AIM OF THE EXERCISE
Your task is to return the span of lines beginning at the one with "What physical distance" and ending at the last line of the data, exactly as it stands.

(Rows from a spatial reasoning dataset)
** start **
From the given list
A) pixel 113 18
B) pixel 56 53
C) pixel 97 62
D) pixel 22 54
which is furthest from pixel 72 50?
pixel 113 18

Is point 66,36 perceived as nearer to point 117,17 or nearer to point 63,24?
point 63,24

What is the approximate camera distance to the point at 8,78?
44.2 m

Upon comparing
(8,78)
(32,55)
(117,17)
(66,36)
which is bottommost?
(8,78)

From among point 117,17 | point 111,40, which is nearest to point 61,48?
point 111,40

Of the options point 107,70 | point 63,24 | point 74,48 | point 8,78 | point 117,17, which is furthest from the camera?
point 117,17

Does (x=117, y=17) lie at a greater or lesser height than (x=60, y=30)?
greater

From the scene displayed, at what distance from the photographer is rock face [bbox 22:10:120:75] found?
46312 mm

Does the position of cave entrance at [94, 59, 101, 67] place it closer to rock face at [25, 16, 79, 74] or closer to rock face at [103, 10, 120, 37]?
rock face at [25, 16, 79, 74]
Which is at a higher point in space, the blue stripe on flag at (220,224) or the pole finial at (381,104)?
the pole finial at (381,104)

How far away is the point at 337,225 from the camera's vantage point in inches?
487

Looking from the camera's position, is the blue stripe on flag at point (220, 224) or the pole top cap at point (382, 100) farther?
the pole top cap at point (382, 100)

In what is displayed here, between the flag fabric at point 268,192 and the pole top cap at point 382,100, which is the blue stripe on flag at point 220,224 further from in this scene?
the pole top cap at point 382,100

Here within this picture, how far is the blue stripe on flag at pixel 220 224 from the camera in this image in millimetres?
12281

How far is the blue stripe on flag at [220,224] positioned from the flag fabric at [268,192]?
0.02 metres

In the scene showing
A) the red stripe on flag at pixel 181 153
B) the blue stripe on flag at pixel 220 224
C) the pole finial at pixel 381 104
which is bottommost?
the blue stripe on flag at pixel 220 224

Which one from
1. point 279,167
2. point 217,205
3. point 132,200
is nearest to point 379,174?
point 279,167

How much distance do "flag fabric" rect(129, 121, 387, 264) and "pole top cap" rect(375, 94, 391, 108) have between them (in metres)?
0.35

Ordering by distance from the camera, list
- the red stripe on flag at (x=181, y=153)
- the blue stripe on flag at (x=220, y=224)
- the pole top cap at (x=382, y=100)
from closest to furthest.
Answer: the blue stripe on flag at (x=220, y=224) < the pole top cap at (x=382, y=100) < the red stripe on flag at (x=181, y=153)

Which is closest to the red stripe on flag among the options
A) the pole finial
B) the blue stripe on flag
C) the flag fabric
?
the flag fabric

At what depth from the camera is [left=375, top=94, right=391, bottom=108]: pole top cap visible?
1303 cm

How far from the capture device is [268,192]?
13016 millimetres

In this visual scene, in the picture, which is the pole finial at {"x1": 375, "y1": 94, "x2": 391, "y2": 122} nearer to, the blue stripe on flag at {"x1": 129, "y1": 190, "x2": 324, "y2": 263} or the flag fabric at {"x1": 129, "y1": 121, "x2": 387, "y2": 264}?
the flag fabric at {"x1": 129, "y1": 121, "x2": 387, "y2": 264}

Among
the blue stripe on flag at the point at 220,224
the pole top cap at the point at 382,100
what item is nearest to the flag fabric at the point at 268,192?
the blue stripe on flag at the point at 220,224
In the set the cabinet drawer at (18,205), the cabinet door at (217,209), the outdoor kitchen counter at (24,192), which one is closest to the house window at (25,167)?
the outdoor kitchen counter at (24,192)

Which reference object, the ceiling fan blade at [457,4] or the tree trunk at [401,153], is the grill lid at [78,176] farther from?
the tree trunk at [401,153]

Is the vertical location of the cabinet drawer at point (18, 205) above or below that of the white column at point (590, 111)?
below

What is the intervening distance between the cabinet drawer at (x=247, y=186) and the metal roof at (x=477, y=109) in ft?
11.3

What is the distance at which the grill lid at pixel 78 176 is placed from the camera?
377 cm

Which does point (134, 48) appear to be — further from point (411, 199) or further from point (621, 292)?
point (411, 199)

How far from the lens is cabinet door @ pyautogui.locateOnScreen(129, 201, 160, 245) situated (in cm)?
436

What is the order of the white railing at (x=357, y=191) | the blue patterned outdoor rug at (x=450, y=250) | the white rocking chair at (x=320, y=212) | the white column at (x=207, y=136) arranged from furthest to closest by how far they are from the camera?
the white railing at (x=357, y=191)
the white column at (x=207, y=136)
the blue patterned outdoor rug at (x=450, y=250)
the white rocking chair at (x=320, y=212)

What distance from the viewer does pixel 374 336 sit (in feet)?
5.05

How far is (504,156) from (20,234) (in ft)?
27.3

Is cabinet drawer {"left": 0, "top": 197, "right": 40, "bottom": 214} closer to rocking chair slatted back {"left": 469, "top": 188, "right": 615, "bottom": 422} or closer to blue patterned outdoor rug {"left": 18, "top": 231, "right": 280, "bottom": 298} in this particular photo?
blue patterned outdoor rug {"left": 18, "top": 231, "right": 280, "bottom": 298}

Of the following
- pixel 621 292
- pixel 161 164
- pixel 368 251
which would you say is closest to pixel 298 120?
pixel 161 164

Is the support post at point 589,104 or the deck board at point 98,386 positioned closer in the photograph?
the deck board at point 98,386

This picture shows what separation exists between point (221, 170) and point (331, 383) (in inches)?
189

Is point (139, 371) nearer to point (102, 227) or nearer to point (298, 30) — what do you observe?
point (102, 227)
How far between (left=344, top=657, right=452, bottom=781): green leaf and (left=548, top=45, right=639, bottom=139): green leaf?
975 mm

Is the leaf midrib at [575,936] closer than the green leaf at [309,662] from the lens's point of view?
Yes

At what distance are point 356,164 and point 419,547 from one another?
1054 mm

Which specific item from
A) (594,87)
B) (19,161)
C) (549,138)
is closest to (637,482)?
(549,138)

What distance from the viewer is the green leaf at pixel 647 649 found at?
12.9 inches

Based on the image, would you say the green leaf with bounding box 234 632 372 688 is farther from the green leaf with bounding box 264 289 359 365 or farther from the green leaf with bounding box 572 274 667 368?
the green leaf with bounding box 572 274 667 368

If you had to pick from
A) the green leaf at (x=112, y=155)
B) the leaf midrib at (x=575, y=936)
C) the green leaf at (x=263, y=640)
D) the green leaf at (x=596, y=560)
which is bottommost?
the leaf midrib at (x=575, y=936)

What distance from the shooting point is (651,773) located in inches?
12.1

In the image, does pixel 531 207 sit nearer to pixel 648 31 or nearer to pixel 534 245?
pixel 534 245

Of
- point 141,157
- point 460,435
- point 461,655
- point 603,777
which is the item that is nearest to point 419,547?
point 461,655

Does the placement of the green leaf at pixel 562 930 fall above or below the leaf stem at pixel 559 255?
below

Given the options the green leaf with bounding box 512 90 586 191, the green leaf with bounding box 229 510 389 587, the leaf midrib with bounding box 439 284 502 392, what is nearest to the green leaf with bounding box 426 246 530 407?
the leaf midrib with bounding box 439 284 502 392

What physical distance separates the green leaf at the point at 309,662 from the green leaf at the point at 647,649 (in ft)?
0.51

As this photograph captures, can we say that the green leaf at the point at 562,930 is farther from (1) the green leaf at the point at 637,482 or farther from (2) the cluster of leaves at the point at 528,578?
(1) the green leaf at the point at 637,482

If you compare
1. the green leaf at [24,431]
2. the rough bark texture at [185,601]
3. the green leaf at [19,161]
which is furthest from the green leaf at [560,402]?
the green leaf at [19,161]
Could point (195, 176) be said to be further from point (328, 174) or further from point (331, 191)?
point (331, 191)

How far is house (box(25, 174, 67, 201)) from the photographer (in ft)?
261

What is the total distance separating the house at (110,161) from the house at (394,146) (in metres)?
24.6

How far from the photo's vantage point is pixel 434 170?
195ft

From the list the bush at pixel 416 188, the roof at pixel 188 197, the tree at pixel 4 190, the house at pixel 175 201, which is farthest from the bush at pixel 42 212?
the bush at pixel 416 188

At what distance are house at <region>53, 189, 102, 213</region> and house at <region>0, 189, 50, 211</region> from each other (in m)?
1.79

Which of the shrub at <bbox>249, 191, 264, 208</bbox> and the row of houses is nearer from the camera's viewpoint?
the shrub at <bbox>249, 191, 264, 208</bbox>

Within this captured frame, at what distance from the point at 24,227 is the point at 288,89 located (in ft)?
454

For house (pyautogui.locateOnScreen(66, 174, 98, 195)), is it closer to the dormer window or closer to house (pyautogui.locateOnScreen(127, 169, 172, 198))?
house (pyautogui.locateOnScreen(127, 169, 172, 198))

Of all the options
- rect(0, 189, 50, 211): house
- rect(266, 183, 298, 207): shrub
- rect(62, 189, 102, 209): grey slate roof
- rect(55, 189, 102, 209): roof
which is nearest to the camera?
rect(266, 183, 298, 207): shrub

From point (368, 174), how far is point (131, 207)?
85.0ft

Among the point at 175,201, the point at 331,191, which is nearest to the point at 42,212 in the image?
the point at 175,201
** end **
FINAL RESULT
What physical distance separates the green leaf at the point at 309,662 from the green leaf at the point at 647,649 (in ft)?
0.51

As this photograph captures, can we say that the green leaf at the point at 562,930 is farther from (1) the green leaf at the point at 637,482 or farther from (2) the cluster of leaves at the point at 528,578?
(1) the green leaf at the point at 637,482

If you compare
1. the green leaf at [24,431]
2. the rough bark texture at [185,601]
3. the green leaf at [19,161]
which is furthest from the green leaf at [560,402]?
the green leaf at [19,161]
Could point (195, 176) be said to be further from point (328, 174) or further from point (331, 191)?
point (331, 191)

How far is house (box(25, 174, 67, 201)) from the photographer (in ft)?
261

What is the total distance separating the house at (110,161) from the house at (394,146) (in metres)?
24.6

How far from the photo's vantage point is pixel 434 170?
195ft

From the list the bush at pixel 416 188, the roof at pixel 188 197, the tree at pixel 4 190, the house at pixel 175 201, which is farthest from the bush at pixel 42 212?
the bush at pixel 416 188

At what distance are house at <region>53, 189, 102, 213</region> and house at <region>0, 189, 50, 211</region> from each other (in m)?
1.79

Which of the shrub at <bbox>249, 191, 264, 208</bbox> and the row of houses is nearer from the camera's viewpoint?
the shrub at <bbox>249, 191, 264, 208</bbox>

Within this captured frame, at what distance from the point at 24,227 is the point at 288,89 located (in ft)?
454

For house (pyautogui.locateOnScreen(66, 174, 98, 195)), is it closer to the dormer window or closer to house (pyautogui.locateOnScreen(127, 169, 172, 198))?
house (pyautogui.locateOnScreen(127, 169, 172, 198))

Of all the options
- rect(0, 189, 50, 211): house
- rect(266, 183, 298, 207): shrub
- rect(62, 189, 102, 209): grey slate roof
- rect(55, 189, 102, 209): roof
which is nearest to the camera?
rect(266, 183, 298, 207): shrub

From point (368, 174), how far is point (131, 207)?
85.0ft

Among the point at 175,201, the point at 331,191, which is nearest to the point at 42,212 in the image?
the point at 175,201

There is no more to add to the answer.